# QUOTED TEXT:

****

As you might imagine, all those steps of digital data, multiplied by the number of knobs or sliders on instrument, plus storing the positions of all switches, adds up to a lot of digital data to store (at least in circa-1978 memory). Because ARP cheaped out on silicon, the computer processor in the Quadra simply wasn’t up to the task of juggling and storing all of this data, so here’s what they did instead:
If you look at a photo of an ARP Quadra, next to the majority of its parameter sliders, you’ll notice a small orange dot. This indicates a factory-defined default control position. When a user “patch” is stored in one of the memory slots, the program memory doesn't store the slider position. Instead, it stores whether each slider is in the factory default "dot" position (i.e., bypassing the slider control with a fixed resistor under the hood) or if the current slider position should be used. The user selects between the factory preset control position or the current slider position by clicking the green and blue buttons beneath the sliders - if the LED above the button is illuminated, the slider is in "user" mode, i.e. current position. If the button/LED is deactivated, the control position defaults to the aforementioned fixed "dot" position, selected at the factory to be generically useful for... we don't know.
Thus, a "patch" consists of the current on/off state of the 40 blue and green buttons, about half of which enable or disable the slider above (some of the buttons are just switches that select octaves, waveforms, etc.).

****

# TASK LIST:
**A.** In the ARP Quadra passage, what does the small orange dot next to most parameter sliders indicate?
**B.** Please write the next few sentences of the ARP Quadra passage, picking up after its final sentence.
The entries that follow the ARP Quadra passage aren't needed for anything here.

****

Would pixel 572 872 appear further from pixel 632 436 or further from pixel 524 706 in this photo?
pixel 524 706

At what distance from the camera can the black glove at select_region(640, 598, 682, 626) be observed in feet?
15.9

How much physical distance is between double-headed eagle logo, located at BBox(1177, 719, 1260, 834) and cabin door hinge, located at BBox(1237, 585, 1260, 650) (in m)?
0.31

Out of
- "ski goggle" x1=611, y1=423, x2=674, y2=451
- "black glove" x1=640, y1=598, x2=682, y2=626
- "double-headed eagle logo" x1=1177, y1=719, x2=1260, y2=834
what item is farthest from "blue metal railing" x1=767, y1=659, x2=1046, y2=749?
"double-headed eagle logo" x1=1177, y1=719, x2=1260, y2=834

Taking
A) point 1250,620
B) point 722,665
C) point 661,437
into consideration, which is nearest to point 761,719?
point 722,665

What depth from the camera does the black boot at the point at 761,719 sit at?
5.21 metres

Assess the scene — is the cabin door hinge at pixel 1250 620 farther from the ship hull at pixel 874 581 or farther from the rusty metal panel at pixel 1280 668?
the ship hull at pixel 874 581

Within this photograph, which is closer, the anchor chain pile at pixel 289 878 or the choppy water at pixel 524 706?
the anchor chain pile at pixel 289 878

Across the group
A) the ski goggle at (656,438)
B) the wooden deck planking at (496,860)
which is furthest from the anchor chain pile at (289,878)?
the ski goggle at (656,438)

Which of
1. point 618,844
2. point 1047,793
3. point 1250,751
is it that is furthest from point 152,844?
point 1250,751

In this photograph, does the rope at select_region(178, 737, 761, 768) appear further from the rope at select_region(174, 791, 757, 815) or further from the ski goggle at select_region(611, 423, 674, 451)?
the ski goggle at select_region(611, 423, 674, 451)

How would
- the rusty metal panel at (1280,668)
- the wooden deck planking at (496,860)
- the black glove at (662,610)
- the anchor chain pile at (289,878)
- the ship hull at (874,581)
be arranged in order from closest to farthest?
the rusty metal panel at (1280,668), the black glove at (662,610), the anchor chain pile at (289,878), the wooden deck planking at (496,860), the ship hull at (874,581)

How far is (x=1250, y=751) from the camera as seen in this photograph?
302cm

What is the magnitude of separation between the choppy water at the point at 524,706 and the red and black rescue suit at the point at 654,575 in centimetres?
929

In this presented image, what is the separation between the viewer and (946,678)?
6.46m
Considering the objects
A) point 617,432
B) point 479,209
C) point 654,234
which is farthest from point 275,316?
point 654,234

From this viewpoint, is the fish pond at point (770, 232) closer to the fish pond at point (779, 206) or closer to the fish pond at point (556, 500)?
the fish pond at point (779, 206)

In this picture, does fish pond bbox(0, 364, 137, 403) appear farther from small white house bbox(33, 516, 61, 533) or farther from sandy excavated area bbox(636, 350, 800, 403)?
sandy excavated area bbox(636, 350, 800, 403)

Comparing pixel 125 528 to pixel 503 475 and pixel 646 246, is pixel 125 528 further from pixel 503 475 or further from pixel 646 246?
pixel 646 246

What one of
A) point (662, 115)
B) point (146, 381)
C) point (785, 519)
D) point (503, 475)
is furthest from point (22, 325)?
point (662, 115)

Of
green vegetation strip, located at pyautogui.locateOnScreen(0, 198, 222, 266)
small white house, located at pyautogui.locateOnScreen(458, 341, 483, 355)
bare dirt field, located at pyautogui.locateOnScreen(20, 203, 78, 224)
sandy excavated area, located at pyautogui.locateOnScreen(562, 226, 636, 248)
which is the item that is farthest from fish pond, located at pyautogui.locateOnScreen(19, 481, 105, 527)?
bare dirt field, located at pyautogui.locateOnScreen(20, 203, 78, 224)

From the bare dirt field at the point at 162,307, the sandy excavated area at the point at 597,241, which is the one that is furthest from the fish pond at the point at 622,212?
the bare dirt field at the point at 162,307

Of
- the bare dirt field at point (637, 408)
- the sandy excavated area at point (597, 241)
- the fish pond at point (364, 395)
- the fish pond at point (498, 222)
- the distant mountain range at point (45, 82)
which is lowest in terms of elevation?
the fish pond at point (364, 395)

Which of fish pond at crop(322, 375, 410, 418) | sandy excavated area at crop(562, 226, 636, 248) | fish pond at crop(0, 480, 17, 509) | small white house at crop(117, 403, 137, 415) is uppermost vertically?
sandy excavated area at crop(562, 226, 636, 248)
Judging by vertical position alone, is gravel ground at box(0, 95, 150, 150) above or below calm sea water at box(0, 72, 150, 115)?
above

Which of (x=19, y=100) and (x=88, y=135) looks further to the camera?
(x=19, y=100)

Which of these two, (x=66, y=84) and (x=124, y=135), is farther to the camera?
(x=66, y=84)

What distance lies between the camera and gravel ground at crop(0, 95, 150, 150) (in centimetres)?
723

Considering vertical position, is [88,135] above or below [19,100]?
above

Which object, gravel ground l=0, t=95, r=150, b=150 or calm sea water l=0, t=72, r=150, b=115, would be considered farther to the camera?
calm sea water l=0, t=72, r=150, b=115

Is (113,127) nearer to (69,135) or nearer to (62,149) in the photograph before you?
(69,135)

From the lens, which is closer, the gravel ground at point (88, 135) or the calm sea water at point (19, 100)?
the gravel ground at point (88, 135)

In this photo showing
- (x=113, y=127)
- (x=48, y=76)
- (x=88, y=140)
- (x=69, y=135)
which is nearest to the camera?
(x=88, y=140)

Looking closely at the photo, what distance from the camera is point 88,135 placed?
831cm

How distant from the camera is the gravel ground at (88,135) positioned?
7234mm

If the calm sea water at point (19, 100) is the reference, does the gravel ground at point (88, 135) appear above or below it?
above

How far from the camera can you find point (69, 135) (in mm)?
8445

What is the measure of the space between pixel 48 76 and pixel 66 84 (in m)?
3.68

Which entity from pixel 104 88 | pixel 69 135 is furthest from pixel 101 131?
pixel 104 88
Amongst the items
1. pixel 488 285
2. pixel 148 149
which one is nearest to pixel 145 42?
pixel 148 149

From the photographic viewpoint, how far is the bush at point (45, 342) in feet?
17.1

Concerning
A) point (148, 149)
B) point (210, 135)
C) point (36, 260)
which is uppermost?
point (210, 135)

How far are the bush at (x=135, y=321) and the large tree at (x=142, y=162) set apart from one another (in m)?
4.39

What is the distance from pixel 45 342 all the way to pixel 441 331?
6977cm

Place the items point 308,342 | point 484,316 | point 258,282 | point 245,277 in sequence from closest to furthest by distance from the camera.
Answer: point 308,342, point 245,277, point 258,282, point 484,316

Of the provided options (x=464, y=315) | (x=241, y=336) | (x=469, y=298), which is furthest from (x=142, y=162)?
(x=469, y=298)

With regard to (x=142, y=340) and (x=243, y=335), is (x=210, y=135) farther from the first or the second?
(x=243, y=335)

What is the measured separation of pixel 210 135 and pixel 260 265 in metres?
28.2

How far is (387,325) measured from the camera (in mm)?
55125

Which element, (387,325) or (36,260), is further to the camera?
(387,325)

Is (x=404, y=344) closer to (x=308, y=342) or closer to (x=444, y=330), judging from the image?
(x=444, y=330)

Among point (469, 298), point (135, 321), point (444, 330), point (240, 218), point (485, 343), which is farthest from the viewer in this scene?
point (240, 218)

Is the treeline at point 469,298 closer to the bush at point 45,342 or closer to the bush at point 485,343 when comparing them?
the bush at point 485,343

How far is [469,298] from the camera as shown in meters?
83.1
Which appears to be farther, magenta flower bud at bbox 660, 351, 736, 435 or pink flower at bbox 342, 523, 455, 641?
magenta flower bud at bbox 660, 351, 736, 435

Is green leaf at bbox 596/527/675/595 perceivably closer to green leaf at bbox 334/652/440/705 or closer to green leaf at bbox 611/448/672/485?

****

# RESPONSES FOR EACH TASK:
**A.** A factory-defined default control position.

**B.**
Now imagine how wildly useless this is, and how you might end up with roughly 2 1/2 usable stored sounds in a live situation - and that’s only if all the sliders are in the correct positions. It hurts my head to think about, and it should make it pretty clear why the every-parameter-fully-storable Prophet-5 handily clobbered the Quadra in the synth marketplace in the late 70s and early 80s.
It should go without saying that we eliminated every bit of this madness in the Cherry Audio Quadra.
Important Takeaway About Original Quadra Patch Storage
(You should read this.)
In case you skipped the preceding section, about half of the original Quadra's blue and green buttons work in conjunction with the lame-duck patch storage to enable or disable functionality of the sliders above them. Because the Cherry Audio Quadra has our unlimited, super-great patch browser, it completely does away with the switching-slider-functionality-on-and-off business - all of the blue and green buttons perform standard parameter on/off/toggling duty, making the Quadra much easier to operate, and storing patches is super easy as well. Hooray for modern technology!